In global energy circles, the most consequential deals are often not the loudest. They unfold quietly, reshape portfolios, recalibrate value, and only later reveal their full significance.

The recent strategic transaction between Conoil Producing Limited and TotalEnergies belongs firmly in that category. A deal whose implications stretch beyond balance sheets into Nigeria’s long-troubled oil production narrative.

For Mike Adenuga, named The Boss of the Year 2025 by The Boss Newspapers, the agreement is more than a corporate milestone. It is the culmination of a long-term upstream strategy that is now translating into hard value barrels, cash flow, and renewed confidence in indigenous capacity.

At the heart of the transaction is a portfolio rebalancing agreement that sees TotalEnergies deepen its interest in an offshore asset while Conoil consolidates full ownership of a producing block critical to its medium-term growth trajectory. The parties have not publicly disclosed the monetary value, industry analysts place similar offshore and shallow-water asset transfers in the high hundreds of millions of dollars, depending on reserve certification and development timelines. What is indisputable, however, is the deal’s structural clarity: each partner exits with assets aligned to its strategic strengths.

For Conoil, the transaction represents something more profound than asset shuffling. It is the validation of an indigenous oil company’s ability to operate, produce, and partner at scale. That validation was already underway in 2024, when Conoil achieved a landmark breakthrough: the successful production and export of Obodo crude, a new Nigerian crude blend from its onshore acreage.

In a country where new crude streams have become rare, Obodo’s emergence signalled operational maturity. More importantly, it shifted Conoil from being perceived primarily as a downstream and marginal upstream player into a full-spectrum producer with export-grade assets.

The commercial impact was immediate. Obodo crude enhanced Conoil’s revenue profile, strengthened cash flows, and materially improved the company’s asset valuation.

For Mike Adenuga, Obodo represented something else entirely: oil income with scale and durability. Producing crude shifts wealth from theoretical to realised. It is the difference between potential and proof.

Saved entries
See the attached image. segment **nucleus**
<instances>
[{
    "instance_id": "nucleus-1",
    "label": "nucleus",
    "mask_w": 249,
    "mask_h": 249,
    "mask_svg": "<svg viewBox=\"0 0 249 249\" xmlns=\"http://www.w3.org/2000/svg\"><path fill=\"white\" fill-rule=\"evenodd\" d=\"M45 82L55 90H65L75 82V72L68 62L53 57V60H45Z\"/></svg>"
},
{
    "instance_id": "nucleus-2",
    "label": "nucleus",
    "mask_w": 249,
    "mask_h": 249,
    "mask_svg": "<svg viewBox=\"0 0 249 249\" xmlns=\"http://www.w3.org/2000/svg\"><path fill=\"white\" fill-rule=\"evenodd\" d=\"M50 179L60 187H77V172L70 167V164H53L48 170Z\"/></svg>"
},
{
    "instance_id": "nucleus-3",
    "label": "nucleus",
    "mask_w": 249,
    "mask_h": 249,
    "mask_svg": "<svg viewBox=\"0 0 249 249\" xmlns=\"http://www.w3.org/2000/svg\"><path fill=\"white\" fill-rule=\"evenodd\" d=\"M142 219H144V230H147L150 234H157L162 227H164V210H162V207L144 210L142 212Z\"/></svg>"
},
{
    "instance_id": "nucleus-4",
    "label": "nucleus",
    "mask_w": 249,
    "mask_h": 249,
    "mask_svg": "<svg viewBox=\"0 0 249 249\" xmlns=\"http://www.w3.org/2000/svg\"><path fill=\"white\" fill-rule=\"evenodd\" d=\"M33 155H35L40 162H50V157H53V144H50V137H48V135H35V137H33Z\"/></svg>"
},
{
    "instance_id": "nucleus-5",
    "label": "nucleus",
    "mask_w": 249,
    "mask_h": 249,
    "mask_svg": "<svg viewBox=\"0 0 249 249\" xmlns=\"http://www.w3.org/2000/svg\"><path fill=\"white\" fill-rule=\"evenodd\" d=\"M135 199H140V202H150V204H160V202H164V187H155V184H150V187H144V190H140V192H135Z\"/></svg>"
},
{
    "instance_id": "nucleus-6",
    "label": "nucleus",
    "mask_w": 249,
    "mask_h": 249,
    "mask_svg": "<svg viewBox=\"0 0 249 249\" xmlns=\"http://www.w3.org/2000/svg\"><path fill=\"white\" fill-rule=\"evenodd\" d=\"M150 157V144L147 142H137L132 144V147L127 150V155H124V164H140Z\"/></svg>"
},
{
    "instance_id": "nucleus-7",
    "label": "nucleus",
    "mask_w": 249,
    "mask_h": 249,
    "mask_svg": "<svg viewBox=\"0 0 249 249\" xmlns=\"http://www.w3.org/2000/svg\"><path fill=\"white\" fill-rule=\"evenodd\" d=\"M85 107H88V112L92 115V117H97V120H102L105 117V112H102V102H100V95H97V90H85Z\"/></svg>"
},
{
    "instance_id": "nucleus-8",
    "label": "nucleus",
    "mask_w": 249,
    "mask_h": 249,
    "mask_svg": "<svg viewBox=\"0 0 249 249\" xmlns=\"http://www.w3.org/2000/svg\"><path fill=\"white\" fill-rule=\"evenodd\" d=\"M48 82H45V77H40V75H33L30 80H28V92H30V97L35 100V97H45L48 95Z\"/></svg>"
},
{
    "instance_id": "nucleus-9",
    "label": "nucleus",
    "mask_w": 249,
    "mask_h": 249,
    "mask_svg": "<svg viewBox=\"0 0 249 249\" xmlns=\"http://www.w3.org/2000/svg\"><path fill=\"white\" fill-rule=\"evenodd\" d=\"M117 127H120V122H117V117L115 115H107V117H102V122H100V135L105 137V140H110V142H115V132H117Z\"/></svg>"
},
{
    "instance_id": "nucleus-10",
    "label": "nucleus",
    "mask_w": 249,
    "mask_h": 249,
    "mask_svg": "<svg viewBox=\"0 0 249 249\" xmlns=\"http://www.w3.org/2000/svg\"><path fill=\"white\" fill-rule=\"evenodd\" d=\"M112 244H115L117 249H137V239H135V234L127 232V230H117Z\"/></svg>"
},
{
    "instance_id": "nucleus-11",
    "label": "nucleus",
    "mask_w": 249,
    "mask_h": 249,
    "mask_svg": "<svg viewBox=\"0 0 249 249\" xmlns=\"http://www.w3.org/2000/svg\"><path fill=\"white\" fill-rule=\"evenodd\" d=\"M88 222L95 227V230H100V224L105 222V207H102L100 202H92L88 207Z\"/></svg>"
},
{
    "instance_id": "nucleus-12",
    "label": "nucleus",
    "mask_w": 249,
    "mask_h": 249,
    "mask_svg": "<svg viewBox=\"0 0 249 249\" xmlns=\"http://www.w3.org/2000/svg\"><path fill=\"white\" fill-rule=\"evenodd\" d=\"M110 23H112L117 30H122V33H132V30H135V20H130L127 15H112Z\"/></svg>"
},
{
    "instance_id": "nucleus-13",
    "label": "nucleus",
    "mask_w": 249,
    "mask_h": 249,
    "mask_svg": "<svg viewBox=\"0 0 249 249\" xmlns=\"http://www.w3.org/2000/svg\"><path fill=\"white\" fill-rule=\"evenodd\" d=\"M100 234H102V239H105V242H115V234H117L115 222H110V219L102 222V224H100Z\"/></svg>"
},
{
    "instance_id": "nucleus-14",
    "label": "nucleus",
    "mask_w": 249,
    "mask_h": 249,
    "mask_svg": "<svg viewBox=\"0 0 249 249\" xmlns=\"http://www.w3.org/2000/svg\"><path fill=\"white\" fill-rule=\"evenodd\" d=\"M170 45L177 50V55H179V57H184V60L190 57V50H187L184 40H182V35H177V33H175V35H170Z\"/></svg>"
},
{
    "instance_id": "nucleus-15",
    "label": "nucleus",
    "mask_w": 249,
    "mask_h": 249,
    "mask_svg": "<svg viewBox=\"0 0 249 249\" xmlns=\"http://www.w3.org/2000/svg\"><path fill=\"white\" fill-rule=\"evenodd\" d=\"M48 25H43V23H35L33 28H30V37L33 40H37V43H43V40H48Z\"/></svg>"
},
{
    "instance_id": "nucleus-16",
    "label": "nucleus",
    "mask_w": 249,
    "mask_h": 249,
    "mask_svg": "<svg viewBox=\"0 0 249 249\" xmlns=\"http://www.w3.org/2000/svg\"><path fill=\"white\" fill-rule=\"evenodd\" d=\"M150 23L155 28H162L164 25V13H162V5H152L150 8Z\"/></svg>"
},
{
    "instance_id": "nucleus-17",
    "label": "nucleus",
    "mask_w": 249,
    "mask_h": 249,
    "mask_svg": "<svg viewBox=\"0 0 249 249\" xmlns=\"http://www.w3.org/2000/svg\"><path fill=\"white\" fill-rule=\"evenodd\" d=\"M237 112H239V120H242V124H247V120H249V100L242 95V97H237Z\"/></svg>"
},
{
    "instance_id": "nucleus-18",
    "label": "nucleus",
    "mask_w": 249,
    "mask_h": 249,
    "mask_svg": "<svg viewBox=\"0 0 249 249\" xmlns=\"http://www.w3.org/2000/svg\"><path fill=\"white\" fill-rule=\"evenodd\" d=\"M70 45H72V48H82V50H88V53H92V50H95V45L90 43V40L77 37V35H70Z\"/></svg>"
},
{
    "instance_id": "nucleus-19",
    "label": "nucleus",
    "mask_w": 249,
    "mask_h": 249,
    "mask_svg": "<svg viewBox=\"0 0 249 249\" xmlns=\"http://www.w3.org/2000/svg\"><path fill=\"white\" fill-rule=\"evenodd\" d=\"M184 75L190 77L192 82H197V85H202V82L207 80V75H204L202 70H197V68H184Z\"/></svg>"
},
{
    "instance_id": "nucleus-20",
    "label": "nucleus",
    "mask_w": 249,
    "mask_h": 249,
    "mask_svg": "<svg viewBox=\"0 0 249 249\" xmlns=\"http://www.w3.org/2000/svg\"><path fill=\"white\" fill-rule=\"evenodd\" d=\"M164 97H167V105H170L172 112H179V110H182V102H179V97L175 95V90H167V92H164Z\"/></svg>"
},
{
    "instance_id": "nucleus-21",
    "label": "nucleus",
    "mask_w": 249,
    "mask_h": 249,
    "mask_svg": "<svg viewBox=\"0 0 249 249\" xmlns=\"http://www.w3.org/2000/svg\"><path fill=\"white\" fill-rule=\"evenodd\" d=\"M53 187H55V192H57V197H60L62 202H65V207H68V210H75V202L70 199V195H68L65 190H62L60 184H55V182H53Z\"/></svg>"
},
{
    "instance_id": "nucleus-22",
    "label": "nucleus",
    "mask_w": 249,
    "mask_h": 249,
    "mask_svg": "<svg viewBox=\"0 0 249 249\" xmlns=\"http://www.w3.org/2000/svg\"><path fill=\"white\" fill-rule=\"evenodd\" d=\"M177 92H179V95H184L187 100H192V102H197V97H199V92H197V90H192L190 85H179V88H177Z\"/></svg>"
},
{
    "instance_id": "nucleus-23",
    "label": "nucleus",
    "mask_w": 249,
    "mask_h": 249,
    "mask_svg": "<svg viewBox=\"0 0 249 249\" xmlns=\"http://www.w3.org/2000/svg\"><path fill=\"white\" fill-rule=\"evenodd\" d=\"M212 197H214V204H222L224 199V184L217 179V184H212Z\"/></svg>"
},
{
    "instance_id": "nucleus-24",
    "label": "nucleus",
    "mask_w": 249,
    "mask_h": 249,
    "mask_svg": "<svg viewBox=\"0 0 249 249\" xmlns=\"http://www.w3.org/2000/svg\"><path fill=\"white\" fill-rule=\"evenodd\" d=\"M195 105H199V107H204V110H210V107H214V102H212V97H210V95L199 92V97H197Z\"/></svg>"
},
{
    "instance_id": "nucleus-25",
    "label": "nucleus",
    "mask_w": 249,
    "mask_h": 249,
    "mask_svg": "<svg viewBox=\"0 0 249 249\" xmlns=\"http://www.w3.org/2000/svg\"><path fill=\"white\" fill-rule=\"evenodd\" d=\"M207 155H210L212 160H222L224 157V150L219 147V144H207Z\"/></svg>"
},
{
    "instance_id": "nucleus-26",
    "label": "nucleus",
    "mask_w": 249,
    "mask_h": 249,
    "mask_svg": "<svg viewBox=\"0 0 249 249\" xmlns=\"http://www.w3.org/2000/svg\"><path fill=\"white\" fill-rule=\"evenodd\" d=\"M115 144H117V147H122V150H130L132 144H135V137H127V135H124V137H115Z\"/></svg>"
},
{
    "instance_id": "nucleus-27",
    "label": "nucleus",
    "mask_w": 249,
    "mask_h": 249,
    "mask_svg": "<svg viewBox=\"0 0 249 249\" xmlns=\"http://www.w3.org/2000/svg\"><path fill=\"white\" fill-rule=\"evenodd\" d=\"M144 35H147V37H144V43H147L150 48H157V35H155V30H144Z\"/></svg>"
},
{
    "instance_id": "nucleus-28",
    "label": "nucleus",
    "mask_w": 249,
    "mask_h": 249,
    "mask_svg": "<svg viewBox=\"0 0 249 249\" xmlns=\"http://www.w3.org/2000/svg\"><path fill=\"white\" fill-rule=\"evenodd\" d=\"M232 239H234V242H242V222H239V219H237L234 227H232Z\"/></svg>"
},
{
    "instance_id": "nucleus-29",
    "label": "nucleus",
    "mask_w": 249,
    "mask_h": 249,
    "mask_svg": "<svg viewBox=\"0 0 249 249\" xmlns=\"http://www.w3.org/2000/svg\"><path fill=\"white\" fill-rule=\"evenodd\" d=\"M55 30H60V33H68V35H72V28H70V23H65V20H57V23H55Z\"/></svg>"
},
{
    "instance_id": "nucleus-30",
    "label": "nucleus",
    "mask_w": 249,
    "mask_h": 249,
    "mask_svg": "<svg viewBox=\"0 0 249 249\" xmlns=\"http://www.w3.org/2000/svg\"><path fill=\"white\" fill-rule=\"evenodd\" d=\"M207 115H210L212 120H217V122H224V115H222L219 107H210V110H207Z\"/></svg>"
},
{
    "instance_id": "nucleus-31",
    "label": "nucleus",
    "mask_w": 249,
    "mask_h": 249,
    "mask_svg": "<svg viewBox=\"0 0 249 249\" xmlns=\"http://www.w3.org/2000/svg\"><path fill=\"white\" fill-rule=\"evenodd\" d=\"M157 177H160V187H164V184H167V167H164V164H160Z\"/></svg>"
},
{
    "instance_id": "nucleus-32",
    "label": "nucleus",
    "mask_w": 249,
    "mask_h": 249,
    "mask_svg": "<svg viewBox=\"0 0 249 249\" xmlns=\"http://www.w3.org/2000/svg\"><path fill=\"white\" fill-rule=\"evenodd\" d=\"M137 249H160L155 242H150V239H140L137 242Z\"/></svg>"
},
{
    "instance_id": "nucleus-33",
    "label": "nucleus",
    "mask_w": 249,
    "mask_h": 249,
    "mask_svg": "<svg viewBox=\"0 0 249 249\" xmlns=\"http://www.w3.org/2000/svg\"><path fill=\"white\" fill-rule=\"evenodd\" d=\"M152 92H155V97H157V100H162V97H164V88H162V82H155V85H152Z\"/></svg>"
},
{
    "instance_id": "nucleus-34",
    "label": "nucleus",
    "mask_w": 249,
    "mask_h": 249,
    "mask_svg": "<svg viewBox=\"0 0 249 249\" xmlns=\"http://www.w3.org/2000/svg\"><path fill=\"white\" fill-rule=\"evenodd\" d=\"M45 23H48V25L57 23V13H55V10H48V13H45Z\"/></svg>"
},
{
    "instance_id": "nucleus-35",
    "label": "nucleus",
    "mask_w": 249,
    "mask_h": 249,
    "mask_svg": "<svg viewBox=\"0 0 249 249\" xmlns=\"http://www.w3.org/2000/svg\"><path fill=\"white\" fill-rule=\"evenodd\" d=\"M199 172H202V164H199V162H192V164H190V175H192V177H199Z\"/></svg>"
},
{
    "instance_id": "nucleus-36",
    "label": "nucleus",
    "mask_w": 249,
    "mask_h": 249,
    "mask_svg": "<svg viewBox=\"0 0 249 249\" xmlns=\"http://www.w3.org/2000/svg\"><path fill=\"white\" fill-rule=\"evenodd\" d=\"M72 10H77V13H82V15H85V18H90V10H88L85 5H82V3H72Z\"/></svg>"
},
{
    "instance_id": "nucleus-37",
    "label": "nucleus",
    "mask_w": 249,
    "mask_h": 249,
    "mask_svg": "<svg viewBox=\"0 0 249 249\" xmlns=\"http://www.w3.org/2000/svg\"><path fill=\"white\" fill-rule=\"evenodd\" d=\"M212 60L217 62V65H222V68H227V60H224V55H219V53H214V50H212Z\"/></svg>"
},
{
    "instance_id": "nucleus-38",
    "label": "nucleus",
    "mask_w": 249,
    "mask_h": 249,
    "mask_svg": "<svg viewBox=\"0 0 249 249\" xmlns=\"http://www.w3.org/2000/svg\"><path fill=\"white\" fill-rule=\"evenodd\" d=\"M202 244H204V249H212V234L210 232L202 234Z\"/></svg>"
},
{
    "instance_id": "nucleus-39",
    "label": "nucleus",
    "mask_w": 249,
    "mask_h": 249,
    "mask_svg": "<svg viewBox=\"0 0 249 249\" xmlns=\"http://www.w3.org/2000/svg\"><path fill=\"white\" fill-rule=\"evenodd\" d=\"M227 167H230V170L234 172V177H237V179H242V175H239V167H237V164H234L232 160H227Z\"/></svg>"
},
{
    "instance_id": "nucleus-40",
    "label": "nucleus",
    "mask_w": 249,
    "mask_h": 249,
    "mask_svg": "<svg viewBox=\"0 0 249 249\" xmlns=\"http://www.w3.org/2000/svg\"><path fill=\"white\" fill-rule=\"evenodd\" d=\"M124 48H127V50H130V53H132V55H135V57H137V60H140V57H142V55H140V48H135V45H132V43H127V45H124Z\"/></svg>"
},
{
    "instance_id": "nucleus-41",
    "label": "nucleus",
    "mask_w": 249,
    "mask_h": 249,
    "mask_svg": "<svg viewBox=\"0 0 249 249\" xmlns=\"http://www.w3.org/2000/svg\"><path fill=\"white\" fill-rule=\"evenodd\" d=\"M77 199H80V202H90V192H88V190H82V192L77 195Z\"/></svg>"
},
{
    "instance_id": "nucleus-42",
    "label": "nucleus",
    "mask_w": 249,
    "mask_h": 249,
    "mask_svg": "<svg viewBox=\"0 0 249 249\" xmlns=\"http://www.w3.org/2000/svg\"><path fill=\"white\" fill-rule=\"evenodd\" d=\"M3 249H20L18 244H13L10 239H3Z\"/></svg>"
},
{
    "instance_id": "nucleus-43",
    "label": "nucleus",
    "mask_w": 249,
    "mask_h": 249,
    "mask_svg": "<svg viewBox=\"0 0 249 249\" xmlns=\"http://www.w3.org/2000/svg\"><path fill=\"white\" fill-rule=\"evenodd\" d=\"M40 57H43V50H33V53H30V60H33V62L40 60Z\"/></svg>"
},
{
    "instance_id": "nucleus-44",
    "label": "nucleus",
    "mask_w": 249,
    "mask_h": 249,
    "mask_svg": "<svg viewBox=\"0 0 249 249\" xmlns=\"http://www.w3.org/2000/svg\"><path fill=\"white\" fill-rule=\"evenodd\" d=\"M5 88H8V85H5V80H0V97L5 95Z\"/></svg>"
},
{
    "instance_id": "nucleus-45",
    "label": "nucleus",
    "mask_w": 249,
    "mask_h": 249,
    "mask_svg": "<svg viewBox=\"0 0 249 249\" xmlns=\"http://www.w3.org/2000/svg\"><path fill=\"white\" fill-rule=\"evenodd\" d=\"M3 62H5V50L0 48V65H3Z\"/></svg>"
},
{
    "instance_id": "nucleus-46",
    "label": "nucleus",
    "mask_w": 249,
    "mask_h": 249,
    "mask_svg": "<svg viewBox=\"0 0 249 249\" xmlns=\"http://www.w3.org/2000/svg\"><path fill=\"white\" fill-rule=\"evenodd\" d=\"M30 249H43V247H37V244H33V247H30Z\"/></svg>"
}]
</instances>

## TASKS TO COMPLETE
[1] In the article about the Conoil and TotalEnergies deal, rewrite the paragraph beginning "At the heart of the transaction" as a short bulleted list that keeps its main facts.
[2] Answer these questions from the article about the Conoil and TotalEnergies deal, one line each:
(a) Which publication named Mike Adenuga The Boss of the Year 2025?
(b) In what year did Conoil produce and export Obodo crude?
(c) Where does the Obodo crude blend come from?
[3] Write the next part of the article about the Conoil and TotalEnergies deal, picking up after its final sentence.

## ANSWERS BELOW
[1]
- The core of the deal is a portfolio rebalancing agreement.
- TotalEnergies deepens its interest in an offshore asset.
- Conoil takes full ownership of a producing block that is key to its medium-term growth.
- The two companies have not made the monetary value public.
- Industry analysts put similar offshore and shallow-water asset transfers in the high hundreds of millions of dollars, depending on reserve certification and development timelines.
- The deal's structure is clear: each partner comes away with assets that match its strategic strengths.

[2]
(a) The Boss Newspapers.
(b) 2024.
(c) Conoil's onshore acreage.

[3]
That momentum was reinforced by Conoil’s acquisition of a new drilling rig, a move that underscored its intent to control not just resources, but execution. In an industry where rig availability often dictates production timelines, owning modern drilling capacity gives Conoil a strategic advantage lowering costs, reducing dependency, and accelerating development cycles. It also enhances the company’s bargaining power in partnerships such as the one with TotalEnergies.

Taken together, the Obodo crude success, the rig acquisition, and the TotalEnergies transaction, these moves materially expand Conoil’s enterprise value. While private company valuations remain opaque, upstream assets with proven production, infrastructure control, and international partnerships typically command significant multiple expansion. For Adenuga, all of these represents a stabilising and appreciating pillar of wealth.

As The Boss Newspapers honours Mike Adenuga as Boss of the Year 2025, the recognition lands at a moment when his oil ambitions are no longer peripheral to his legacy. They are central. In Obodo crude, in steel rigs, and in carefully negotiated partnerships, Adenuga is shaping a version of Nigerian capitalism that privileges patience, scale, and execution over spectacle.

In the end, the most powerful statement of wealth is not net worth rankings or headlines. It is the ability to convert strategy into assets, assets into production, and production into national relevance. On that score, the Conoil–TotalEnergies deal may well stand as one of the most consequential chapters in Mike Adenuga’s business story and in Nigeria’s evolving oil future.